El martes, los profesores realizaron un tibio amago de huelga consistente en cruzarse de brazos durante la primera sección del horario lectivo. Es presumible que la cosa no llegue más lejos: la gran flaqueza del gremio docente, la que lo convierte en la víctima propiciatoria de la Administración y le hace tragar sin chistar todos los despropósitos que han convertido su profesión en chirigota o suplicio, radica precisamente en su carencia de organización, de respuesta unitaria, mediante paros o movilizaciones, al estamento que legisla para él sin tenerlo en cuenta. Aunque los motivos de protesta pueden aumentarse hasta el infinito, los del martes tenían que ver con la ampliación del calendario escolar. Con el fin de reforzar la calidad de la enseñanza que nuestros hijos reciben en los centros y de facilitar la conciliación de la vida familiar y laboral (sigo en toda esta crónica la jerga propagandística del gobierno), la consejería decide adelantar el inicio del curso y eliminar esos 15 días de septiembre que le servían de airbag entre la rutina y el verano.

Los profesionales de la educación desconfían: desconfían de las verdaderas razones del recorte, porque dicha medida chuscamente demagógica no mejorará un ápice la pésima calidad de las aulas; desconfían del estado final del calendario, porque la quincena que hasta ahora servía para realizar exámenes de recuperación y preparar con un mínimo de previsión el año que entra deberá retrasarse a junio, lo cual significa interferencia con el fin de año previo, anarquía y guirigay; la desconfianza se traduce en una leve voz de advertencia por parte de los sindicatos; a los sindicatos responden las asociaciones de padres, quienes acusan a los profesores de corporativismo e incuria; y por último, como colofón por el momento, tenemos este terrible gesto de enfado de una hora sin dar clase, decisión tan audaz como drástica, que sin duda hará temblar a los cerebros de la administración en sus despachos y generará un interminable dominó de dimisiones y ceses en las altas esferas. Así de feroces son los maestros de escuela.

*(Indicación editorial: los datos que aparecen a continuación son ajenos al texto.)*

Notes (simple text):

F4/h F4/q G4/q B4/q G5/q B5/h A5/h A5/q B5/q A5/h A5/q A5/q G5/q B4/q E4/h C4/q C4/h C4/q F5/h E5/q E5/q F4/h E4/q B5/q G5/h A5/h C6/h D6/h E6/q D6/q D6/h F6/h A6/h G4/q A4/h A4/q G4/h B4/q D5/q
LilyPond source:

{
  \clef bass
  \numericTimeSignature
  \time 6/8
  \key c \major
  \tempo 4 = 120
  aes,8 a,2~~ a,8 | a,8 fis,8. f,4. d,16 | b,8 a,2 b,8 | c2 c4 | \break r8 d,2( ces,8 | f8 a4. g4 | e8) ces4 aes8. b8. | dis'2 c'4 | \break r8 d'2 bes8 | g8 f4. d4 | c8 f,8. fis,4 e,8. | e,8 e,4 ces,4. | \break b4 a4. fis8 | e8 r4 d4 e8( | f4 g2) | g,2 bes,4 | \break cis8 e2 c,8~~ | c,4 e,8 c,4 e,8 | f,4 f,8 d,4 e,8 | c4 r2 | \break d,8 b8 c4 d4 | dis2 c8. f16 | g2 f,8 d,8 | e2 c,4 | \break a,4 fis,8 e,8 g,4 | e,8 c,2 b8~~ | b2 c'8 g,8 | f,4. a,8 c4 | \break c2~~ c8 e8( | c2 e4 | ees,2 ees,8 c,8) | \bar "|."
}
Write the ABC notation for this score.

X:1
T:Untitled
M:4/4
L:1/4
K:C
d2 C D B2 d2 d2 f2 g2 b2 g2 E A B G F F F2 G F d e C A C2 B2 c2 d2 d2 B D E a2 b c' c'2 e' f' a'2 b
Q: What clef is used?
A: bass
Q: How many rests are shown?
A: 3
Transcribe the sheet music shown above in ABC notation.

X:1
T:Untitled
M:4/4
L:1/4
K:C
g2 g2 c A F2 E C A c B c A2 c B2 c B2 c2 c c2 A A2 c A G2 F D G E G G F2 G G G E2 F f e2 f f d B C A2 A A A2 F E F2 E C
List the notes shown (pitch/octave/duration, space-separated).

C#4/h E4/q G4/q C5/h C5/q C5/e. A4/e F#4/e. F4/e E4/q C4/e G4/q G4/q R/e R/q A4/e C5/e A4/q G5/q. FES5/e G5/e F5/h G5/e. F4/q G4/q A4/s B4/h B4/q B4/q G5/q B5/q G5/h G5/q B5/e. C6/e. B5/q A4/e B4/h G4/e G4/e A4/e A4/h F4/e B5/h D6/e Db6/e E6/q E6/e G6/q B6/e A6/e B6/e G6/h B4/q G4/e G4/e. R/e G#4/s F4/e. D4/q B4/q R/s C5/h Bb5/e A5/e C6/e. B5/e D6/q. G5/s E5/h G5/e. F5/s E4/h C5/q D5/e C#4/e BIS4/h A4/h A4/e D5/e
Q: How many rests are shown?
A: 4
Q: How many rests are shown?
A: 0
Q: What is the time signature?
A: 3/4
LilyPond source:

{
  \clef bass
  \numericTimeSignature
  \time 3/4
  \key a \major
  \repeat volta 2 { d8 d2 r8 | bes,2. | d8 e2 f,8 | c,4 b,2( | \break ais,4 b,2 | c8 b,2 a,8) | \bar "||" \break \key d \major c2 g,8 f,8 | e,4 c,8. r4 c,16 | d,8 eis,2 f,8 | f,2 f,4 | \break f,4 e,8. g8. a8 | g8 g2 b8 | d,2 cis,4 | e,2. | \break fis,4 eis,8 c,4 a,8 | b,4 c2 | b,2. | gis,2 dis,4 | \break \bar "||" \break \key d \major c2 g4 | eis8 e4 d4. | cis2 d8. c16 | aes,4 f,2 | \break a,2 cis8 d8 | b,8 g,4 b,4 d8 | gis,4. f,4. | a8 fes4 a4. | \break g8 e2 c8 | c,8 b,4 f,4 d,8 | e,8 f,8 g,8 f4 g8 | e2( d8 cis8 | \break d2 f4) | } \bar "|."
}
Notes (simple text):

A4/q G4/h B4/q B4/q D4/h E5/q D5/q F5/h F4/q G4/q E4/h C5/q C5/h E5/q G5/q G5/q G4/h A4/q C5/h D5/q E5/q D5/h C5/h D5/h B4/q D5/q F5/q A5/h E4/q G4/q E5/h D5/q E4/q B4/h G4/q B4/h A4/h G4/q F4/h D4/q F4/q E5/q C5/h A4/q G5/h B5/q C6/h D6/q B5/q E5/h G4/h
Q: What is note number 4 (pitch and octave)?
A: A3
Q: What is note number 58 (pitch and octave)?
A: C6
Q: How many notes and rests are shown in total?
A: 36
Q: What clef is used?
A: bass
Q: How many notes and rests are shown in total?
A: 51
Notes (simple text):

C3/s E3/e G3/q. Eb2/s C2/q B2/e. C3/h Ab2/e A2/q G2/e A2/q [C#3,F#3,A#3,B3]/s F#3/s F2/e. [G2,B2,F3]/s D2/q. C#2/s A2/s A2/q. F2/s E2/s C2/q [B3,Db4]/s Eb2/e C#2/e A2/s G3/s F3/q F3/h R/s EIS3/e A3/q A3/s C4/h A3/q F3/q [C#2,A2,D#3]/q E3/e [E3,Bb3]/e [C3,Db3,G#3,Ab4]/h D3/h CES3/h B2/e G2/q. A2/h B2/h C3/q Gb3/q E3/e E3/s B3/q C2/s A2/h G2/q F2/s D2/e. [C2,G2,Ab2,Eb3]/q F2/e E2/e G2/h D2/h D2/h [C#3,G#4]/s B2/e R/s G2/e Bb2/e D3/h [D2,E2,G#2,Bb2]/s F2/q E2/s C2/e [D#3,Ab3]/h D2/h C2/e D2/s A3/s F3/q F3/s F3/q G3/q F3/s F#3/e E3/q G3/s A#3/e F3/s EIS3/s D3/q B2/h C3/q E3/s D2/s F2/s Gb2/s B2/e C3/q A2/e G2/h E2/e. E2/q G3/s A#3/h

Recuerdo al respetable que España en general, y Andalucía en particular, han obtenido algunas de las peores calificaciones en el baremo internacional de niveles de capacidad educativa (el tan voceado informe Pisa), y que lo que se enseña en nuestros colegios está entre lo más malo que puede ofrecer el perverso universo de la pedagogía. Las causas de ello son múltiples: planes de estudio mal redactados, llevados a cabo por individuos que desconocen la práctica de la docencia, que necesitan ser corregidos, rectificados y deshechos de curso en curso por falta de adecuación a la realidad; dotación insuficiente de los centros, que muy a menudo deben lidiar con materiales del pleistoceno y aun antes, y que pese a esa publicidad embustera sobre la informatización de las aulas y demás sandeces, a veces no cuenta con artículos de primera necesidad como pizarras y pupitres, por no hablar de la calefacción; problemas constantes de disciplina con alumnos al filo de la delincuencia, ante los que unos profesores sin respaldo legal no pueden sino ofrecer la otra mejilla o arrojarse a la baja por depresión; desatención flagrante por parte de la administración a la hora de suplir esas bajas, de distribuir a los alumnos en clases con un número razonable de miembros, de adjudicar plazas de profesor en razón de las necesidades de los educandos y no de la racanería del tesorero de turno.

Ahora pretenden hacernos creer que todo este rosario de catástrofes, y aun otras que me callo, van a resolverse gracias al adelanto del curso en dos semanas. Me parece que nuestra Consejería de Educación no trabaja para colegios de ladrillo y hormigón, sino para la Escuela de Magia de Hogwarts. Así, claro.